Ropeway crane

Abstract

A running gear is guided by a carrying rope and movable along the same. A crane housing is connected to said running gear. A pullback rope is secured to the crane housing and operable to pull said crane housing along said carrying rope. A lifting rope pulley formed with a peripheral groove is mounted on a shaft which is mounted in said crane housing. A lifting rope trained around said lifting rope pulley in said groove is adapted to be paid out from said lifting rope pulley by a rotation of the latter in a predetermined sense. A storage drum is mounted on said shaft and non-rotatably connected to said lifting rope pulley. A payout rope is wound on said storage drum and operable to be unwound from said storage drum so as to rotate the same in said predetermined sense. At least one pressure roller is associated with said lifting rope in said groove. Pressure-applying means are provided for forcing said pressure roller against said lifting rope in said groove. Drive means are provided for positively driving said pressure roller at a peripheral velocity which is equal to the peripheral velocity of said lifting rope in said groove as said payout rope is unwound from said storage drum.

Description

This invention relates to a ropeway crane comprising a crane housing, which by means of a running gear is movable along a carrying rope, a pullback rope secured to the crane housing, a lifting rope pulley and a payout rope storage drum which are mounted in the crane housing on a common shaft for joint rotation.

In those ropeway cranes, in which the lifting rope is paid out in that the payout rope is unwound from its storage drum, the difficulty arises that particularly when the ropeway crane is a relatively large distance apart from its driving machine the lifting rope pulley may slip relative to the lifting rope because the weight of the lifting rope between the driving machine and the ropeway crane overcomes the frictional force which acts between the lifting rope pulley and the lifting rope.

This problem arises also in the ropeway crane which is known from U.S. Pat. No. 3,712,478 which comprises pressure rollers for the lifting rope. Whereas these pressure rollers are urged by a spring against the lifting rope trained around the lifting rope pulley, the pressure rollers are not positively connected to the lifting rope pulley so that they are not positively driven and act as snubbing rather than as clamping rollers.

It is an object of the invention to provide a ropeway crane which is of the kind described first hereinbefore and in which said disadvantage does not arise.

In accordance with the invention this is accomplished in that the lifting rope in the groove of the lifting rope pulley is engaged by at least one pressure roller, which forces the lifting rope into the groove and which may be disengageable, if desired, and that the pressure roller is positively driven at a peripheral velocity which is equal to the peripheral velocity of the lifting rope in the groove of the lifting rope pulley.

Any slip between the lifting rope pulley and the lifting rope is avoided as a result of the provision of the pressure roller, or of a plurality of pressure rollers provided in ropeway cranes having a large span. The pressure roller and the lifting rope pulley cooperate like clamping rollers so that the lifting rope will be reliably paid out. A crane hook may be secured to the lifting rope.

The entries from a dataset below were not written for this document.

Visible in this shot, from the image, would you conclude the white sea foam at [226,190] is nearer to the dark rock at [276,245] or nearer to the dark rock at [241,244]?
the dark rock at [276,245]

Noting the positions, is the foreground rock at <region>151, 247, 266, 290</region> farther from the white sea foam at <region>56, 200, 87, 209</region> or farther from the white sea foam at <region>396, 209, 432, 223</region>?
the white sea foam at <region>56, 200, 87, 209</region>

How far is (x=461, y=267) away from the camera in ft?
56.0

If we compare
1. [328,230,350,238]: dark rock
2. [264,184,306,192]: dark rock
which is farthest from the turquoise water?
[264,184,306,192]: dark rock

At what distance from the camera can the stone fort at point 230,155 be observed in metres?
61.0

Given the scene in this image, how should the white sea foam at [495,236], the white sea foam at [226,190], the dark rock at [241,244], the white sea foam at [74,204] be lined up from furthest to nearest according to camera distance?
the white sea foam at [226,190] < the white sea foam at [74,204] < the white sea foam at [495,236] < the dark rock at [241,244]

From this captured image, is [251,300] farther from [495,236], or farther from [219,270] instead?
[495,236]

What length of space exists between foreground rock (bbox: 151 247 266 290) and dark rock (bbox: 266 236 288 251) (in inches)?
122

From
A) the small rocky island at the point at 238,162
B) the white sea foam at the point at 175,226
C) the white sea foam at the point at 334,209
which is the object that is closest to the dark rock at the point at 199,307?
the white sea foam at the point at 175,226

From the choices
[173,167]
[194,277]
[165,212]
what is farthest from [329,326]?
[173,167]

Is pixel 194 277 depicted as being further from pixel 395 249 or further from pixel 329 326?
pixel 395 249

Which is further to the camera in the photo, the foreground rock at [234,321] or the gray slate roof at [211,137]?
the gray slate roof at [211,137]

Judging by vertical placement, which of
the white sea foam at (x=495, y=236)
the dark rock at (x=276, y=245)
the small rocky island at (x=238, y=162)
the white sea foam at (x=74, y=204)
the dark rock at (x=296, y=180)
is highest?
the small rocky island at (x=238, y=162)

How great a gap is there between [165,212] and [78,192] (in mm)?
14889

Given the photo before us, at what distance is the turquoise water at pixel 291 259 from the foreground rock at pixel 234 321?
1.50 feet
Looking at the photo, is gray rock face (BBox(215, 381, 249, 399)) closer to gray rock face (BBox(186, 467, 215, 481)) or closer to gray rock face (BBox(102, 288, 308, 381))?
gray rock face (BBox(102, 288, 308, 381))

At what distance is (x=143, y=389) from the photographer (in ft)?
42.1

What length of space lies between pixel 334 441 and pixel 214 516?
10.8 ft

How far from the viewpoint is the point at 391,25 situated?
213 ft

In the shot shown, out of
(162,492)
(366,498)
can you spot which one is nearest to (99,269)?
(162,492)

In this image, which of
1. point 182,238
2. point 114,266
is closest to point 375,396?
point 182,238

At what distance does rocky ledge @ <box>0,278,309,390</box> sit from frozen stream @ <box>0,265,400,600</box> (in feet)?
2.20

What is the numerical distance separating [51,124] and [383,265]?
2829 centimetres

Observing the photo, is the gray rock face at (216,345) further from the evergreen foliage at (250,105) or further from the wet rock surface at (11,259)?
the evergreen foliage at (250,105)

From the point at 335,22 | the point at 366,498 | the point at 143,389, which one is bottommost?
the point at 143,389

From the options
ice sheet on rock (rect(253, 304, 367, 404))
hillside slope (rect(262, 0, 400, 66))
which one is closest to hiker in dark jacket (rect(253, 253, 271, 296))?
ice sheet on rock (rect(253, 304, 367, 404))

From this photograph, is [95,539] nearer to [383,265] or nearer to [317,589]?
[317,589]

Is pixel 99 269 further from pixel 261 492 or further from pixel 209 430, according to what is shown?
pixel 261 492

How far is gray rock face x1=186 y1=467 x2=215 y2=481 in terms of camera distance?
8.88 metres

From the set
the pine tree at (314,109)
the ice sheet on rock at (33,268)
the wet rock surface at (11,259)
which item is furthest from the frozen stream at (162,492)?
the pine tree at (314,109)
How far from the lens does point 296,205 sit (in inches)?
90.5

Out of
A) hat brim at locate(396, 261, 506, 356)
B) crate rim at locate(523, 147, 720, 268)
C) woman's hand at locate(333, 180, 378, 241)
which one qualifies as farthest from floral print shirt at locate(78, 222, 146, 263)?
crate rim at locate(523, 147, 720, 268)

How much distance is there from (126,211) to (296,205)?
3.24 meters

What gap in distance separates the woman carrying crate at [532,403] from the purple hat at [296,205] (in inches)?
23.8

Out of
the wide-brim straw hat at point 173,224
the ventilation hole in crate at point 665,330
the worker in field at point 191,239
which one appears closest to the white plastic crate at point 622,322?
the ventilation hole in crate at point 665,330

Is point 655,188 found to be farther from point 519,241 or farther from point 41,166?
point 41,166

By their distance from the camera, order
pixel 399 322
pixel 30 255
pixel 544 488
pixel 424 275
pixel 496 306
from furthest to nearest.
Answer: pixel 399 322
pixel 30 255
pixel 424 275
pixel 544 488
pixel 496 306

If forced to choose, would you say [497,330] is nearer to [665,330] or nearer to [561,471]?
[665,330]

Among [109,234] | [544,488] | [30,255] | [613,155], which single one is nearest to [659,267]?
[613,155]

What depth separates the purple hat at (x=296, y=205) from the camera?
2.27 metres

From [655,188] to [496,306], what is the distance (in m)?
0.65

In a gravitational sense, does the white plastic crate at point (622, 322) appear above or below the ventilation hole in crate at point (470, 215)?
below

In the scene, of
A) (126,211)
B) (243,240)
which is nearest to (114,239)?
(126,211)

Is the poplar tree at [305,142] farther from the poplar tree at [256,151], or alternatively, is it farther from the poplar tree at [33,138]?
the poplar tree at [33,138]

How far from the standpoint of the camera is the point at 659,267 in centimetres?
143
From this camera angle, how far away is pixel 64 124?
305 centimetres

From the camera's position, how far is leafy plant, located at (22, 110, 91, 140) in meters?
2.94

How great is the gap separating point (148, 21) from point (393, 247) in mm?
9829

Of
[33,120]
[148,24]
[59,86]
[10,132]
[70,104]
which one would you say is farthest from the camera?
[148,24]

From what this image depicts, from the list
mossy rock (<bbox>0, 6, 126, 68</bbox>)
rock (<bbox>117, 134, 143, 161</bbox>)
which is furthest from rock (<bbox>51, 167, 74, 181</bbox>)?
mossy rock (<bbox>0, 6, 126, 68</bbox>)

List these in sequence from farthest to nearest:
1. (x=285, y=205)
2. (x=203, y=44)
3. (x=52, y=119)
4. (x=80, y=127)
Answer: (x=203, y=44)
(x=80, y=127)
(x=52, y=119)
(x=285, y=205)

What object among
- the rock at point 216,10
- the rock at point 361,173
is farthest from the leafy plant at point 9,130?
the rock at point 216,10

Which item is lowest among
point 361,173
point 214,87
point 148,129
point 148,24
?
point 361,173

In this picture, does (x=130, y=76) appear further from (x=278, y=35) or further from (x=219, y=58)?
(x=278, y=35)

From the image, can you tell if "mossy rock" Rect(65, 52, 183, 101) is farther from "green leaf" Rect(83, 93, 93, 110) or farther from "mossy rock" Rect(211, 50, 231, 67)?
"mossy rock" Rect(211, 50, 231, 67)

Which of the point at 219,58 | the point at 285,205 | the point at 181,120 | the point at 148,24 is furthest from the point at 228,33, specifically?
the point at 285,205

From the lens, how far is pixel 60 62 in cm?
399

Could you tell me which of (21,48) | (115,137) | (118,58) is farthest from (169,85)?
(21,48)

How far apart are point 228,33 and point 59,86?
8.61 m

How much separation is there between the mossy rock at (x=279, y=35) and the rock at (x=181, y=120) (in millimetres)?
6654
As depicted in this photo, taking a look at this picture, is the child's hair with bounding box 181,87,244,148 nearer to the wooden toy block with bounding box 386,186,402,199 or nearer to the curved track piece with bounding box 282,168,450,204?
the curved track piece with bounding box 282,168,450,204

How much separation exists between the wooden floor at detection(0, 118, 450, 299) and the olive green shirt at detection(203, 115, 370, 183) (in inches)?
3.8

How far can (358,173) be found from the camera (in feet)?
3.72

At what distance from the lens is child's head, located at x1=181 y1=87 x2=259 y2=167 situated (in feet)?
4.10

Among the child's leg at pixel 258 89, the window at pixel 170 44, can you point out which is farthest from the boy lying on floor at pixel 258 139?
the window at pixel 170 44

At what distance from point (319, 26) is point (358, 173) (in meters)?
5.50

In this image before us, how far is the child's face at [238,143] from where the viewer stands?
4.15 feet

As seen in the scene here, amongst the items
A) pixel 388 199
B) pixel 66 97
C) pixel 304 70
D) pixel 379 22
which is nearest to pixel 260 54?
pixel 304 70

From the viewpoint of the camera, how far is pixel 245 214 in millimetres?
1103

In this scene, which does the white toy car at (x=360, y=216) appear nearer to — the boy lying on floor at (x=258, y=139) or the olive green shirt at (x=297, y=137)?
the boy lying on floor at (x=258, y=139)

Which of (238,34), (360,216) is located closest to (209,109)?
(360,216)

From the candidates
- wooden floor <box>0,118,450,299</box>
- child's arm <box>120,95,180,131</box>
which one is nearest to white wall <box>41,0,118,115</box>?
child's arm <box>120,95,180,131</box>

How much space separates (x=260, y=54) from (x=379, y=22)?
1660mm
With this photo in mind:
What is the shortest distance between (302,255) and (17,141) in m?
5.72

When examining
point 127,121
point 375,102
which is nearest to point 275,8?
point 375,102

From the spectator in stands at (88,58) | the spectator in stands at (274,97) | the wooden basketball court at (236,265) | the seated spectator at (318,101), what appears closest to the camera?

The pressure roller can be positively driven in various ways with the desired synchronism. For instance,the lifting rope pulley and the pressure roller may be connected by chains, ribbed belts or the like. In a preferred embodiment of the invention, the means for positively driving the pressure roller comprise a gear, which is carried by the lifting rope pulley, and a pinion, which is non-rotatably connected to the pressure roller and in mesh with the gear, and the pitch circle diameter of the gear is as large as the diameter of the curvature of the lifting rope in the groove of the lifting pulley. That embodiment ensures a slip-free drive of the pressure roller with the desired synchronism and permits a lifting of the pressure roller from the groove in the lifting rope pulley when the lifting rope is to be pulled back.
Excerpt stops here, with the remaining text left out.